TORONTO: The Canadian dollar was little changed against its US counterpart on Tuesday as a stronger greenback, bolstered in part by supportive housing-related data, offset a rise in US crude prices, while overall trading was extremely range-bound.
US housing starts fell last month after a hefty increase the prior month, but a surge in permits for future construction to a near eight-year high signaled underlying strength in the market, which has seen prices and sales rising.
The data comes as Federal Reserve officials are gathered for a policy meeting that ends tomorrow. Investors have been shifting their focus toward the Fed and how it views the latest round of economic data.
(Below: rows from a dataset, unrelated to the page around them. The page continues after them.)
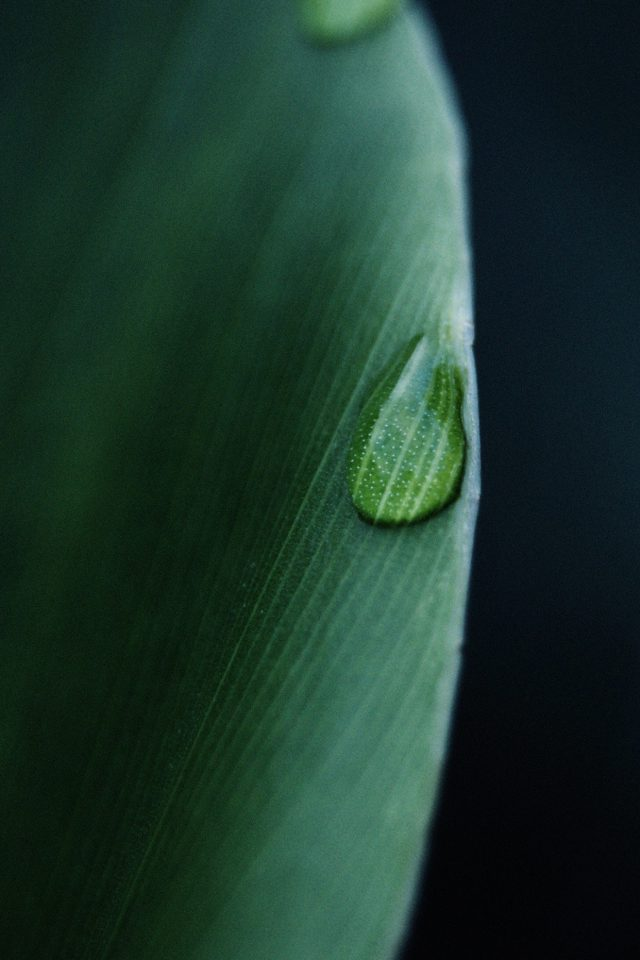 Leaf Raindrop Green Nature Iphone 7 Wallpaper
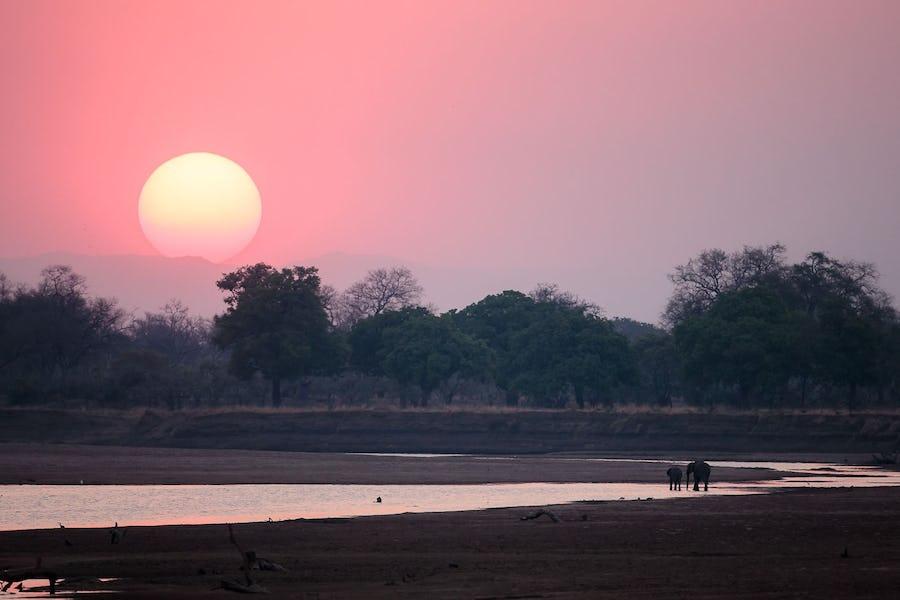 Tips for Photography on Safari - edwarde selfe
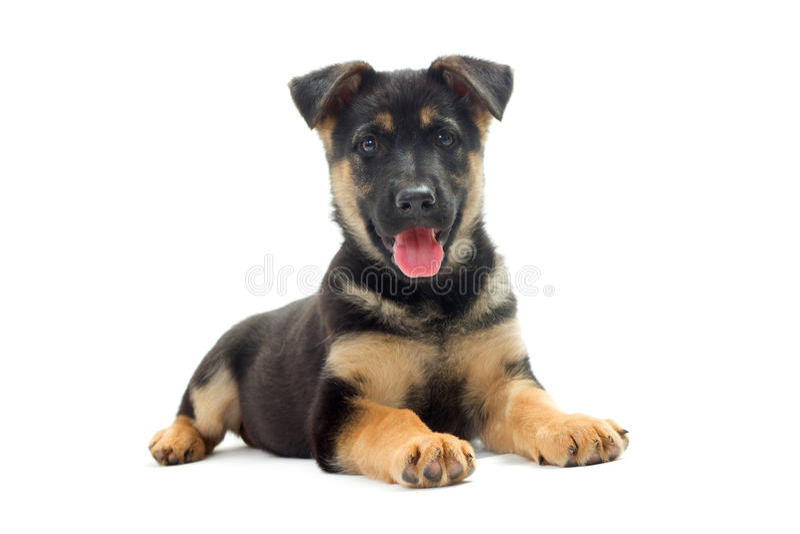 De Duitse herder van het puppy stock afbeelding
The US central bank is widely expected to resume raising interest rates sometime this year, but markets are looking for clues on whether it will come sooner or later.
"I don't think the Fed's going to do anything until later this year," said David Bradley, a director of foreign exchange trading at Scotiabank, adding that he expects the Canadian dollar to trade between C$1.1950 and C$1.26 over the coming weeks and months.
"I don't see anything imminent that will take us out of the currency range."
The Canadian dollar finished the session at C$1.2312 to the greenback, or 81.22 US cents, not far off the Bank of Canada's official close of C$1.2317, or 81.19 US cents. The currency traded between C$1.2302 and C$1.2347 during the session.
US crude oil prices edged up, supported by a tropical storm that was moving ashore in the oil-producing state of Texas, but a global supply glut limited gains and put Brent under pressure. US crude settled up 45 cents to $59.97 a barrel, while Brent crude lost 25 cents to $63.70.
US housing data showed groundbreaking dropped 11.1 percent to a seasonally adjusted annual pace of 1.04 million units, while permits for future home building increased 11.8 percent to a 1.28 million-unit rate, the highest since August 2007.
Domestically, foreign investors bought Canadian securities for the fourth straight month in April, snapping up C$12.94 billion to set a record high for the opening four months of a year.
Canadian wholesale trade data for April is due at 8:30 a.m. EDT (1230 GMT) on Wednesday, followed by the Fed's rate decision at 2:00 p.m. (1800 GMT).
Canadian government bond prices were higher across the maturity curve, with the two-year price up 3 Canadian cents to yield 0.609 percent and the benchmark 10-year up 25 Canadian cents to yield 1.740 percent.
The Canada-US two-year bond spread was -8.5 basis points, while the 10-year spread was -56.9 basis points.